Could you print all the entries exactly?

>> start TASK INPUTS

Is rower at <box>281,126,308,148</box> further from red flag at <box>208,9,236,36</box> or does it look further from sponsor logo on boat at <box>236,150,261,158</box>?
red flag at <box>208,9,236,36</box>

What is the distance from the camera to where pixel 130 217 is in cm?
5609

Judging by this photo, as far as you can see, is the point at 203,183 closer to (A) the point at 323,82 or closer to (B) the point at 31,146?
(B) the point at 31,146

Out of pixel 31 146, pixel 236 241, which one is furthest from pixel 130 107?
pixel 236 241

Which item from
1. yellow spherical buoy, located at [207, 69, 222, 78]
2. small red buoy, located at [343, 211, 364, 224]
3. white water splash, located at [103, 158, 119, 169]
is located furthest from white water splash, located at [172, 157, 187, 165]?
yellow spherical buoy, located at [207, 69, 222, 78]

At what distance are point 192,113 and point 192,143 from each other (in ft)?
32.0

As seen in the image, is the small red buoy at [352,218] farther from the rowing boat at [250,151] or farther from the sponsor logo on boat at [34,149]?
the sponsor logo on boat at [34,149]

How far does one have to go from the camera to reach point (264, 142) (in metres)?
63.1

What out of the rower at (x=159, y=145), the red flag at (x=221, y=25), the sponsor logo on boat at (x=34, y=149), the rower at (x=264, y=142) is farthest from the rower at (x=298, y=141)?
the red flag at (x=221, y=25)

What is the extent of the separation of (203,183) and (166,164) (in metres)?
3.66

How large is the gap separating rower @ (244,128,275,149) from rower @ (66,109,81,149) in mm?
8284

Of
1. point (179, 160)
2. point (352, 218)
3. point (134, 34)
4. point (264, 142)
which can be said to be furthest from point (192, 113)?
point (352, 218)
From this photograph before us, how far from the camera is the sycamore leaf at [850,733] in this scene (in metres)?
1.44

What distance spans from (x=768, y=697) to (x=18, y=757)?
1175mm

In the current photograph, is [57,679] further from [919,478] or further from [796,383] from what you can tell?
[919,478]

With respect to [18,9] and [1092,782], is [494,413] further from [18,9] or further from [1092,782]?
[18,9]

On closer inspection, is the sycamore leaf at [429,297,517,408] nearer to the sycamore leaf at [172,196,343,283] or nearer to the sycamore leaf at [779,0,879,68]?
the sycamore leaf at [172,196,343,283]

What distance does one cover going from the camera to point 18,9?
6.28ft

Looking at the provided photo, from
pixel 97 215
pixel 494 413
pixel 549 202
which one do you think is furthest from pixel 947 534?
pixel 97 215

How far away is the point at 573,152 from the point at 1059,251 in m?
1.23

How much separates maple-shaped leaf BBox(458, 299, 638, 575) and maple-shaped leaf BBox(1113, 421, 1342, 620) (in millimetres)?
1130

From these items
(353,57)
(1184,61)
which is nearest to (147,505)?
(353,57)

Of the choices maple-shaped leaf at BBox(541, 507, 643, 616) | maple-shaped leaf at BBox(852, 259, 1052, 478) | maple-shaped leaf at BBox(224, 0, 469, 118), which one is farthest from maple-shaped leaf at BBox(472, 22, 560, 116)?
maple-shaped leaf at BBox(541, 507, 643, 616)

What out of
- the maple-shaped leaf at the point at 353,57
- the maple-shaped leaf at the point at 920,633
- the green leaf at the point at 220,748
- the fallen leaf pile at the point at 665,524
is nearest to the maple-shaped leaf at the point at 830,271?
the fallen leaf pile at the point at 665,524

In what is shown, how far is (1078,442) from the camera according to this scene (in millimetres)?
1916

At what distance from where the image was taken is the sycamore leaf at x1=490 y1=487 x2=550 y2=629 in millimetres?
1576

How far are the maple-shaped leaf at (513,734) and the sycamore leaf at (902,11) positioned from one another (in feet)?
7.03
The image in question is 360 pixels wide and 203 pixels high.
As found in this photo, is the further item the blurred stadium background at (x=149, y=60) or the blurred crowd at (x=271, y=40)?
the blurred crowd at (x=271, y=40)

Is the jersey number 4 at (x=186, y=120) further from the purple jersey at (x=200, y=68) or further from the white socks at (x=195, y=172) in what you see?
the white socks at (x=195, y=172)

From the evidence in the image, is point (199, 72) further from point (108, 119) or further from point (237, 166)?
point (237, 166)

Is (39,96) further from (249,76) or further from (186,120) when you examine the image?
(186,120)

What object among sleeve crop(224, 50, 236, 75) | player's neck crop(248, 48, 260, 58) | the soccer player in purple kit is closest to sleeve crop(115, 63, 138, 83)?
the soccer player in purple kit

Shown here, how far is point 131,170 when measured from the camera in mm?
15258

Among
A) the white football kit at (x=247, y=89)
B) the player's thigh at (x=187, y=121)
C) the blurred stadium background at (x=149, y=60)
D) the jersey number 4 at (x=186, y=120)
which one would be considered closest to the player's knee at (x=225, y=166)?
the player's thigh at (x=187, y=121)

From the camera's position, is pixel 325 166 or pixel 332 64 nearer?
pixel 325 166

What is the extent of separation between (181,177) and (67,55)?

>> end TASK INPUTS

THE SOLUTION
Is rower at <box>281,126,308,148</box> further from red flag at <box>208,9,236,36</box> or does it look further from sponsor logo on boat at <box>236,150,261,158</box>?
red flag at <box>208,9,236,36</box>

What is the distance from the camera to where pixel 130 217 is in cm?
5609

Judging by this photo, as far as you can see, is the point at 203,183 closer to (A) the point at 323,82 or closer to (B) the point at 31,146?
(B) the point at 31,146

Out of pixel 31 146, pixel 236 241, which one is furthest from pixel 130 107?
pixel 236 241

Which item from
1. yellow spherical buoy, located at [207, 69, 222, 78]
2. small red buoy, located at [343, 211, 364, 224]
3. white water splash, located at [103, 158, 119, 169]
is located furthest from white water splash, located at [172, 157, 187, 165]?
yellow spherical buoy, located at [207, 69, 222, 78]

At what distance are point 192,113 and point 192,143 from each other (in ft)?
32.0

As seen in the image, is the small red buoy at [352,218] farther from the rowing boat at [250,151] or farther from the sponsor logo on boat at [34,149]?
the sponsor logo on boat at [34,149]

How far does one have to go from the camera to reach point (264, 142) (in metres)?
63.1

What out of the rower at (x=159, y=145), the red flag at (x=221, y=25), the sponsor logo on boat at (x=34, y=149), the rower at (x=264, y=142) is farthest from the rower at (x=298, y=141)?
the red flag at (x=221, y=25)

What is the extent of the separation of (203,183) and (166,164) (in metres)?
3.66

How large is the gap separating rower @ (244,128,275,149) from rower @ (66,109,81,149) in mm?
8284

Of
1. point (179, 160)
2. point (352, 218)
3. point (134, 34)
4. point (264, 142)
which can be said to be furthest from point (192, 113)?
point (352, 218)
From this photograph before us, how far from the camera is the sycamore leaf at [850,733] in this scene (in metres)?
1.44

What distance spans from (x=768, y=697) to (x=18, y=757)?
1175mm

In the current photograph, is [57,679] further from [919,478] or further from [796,383] from what you can tell?
[919,478]

With respect to [18,9] and [1092,782], is [494,413] further from [18,9] or further from [1092,782]?
[18,9]

On closer inspection, is the sycamore leaf at [429,297,517,408] nearer to the sycamore leaf at [172,196,343,283] or nearer to the sycamore leaf at [779,0,879,68]?
the sycamore leaf at [172,196,343,283]

What distance does one cover going from the camera to point 18,9?
6.28ft

Looking at the provided photo, from
pixel 97 215
pixel 494 413
pixel 549 202
which one do you think is furthest from pixel 947 534?
pixel 97 215

How far away is the point at 573,152 from the point at 1059,251 in m?
1.23

How much separates maple-shaped leaf BBox(458, 299, 638, 575) and maple-shaped leaf BBox(1113, 421, 1342, 620) (in millimetres)?
1130

From these items
(353,57)
(1184,61)
which is nearest to (147,505)?
(353,57)

Of the choices maple-shaped leaf at BBox(541, 507, 643, 616) | maple-shaped leaf at BBox(852, 259, 1052, 478) | maple-shaped leaf at BBox(224, 0, 469, 118), which one is farthest from maple-shaped leaf at BBox(472, 22, 560, 116)?
maple-shaped leaf at BBox(541, 507, 643, 616)

What out of
- the maple-shaped leaf at the point at 353,57
- the maple-shaped leaf at the point at 920,633
- the green leaf at the point at 220,748
- the fallen leaf pile at the point at 665,524
is nearest to the maple-shaped leaf at the point at 830,271?
the fallen leaf pile at the point at 665,524

In what is shown, how far is (1078,442) from the camera according to this scene (in millimetres)?
1916

At what distance from where the image was taken is the sycamore leaf at x1=490 y1=487 x2=550 y2=629 in millimetres?
1576

How far are the maple-shaped leaf at (513,734) and the sycamore leaf at (902,11) positioned from one another (in feet)?
7.03
The image in question is 360 pixels wide and 203 pixels high.
As found in this photo, is the further item the blurred stadium background at (x=149, y=60) or the blurred crowd at (x=271, y=40)?
the blurred crowd at (x=271, y=40)

Is the jersey number 4 at (x=186, y=120) further from the purple jersey at (x=200, y=68) or further from the white socks at (x=195, y=172) in what you see?
the white socks at (x=195, y=172)

From the evidence in the image, is point (199, 72) further from point (108, 119) or further from point (237, 166)?
point (237, 166)

Is (39,96) further from (249,76) or further from (186,120) when you examine the image?
(186,120)

What object among sleeve crop(224, 50, 236, 75) | player's neck crop(248, 48, 260, 58) | the soccer player in purple kit is closest to sleeve crop(115, 63, 138, 83)?
the soccer player in purple kit

Shown here, how far is point 131,170 when measured from the camera in mm?
15258

Among
A) the white football kit at (x=247, y=89)
B) the player's thigh at (x=187, y=121)
C) the blurred stadium background at (x=149, y=60)
D) the jersey number 4 at (x=186, y=120)
which one would be considered closest to the player's knee at (x=225, y=166)?
the player's thigh at (x=187, y=121)

From the camera's position, is pixel 325 166 or pixel 332 64 nearer?
pixel 325 166

What is the extent of separation between (181,177) and (67,55)?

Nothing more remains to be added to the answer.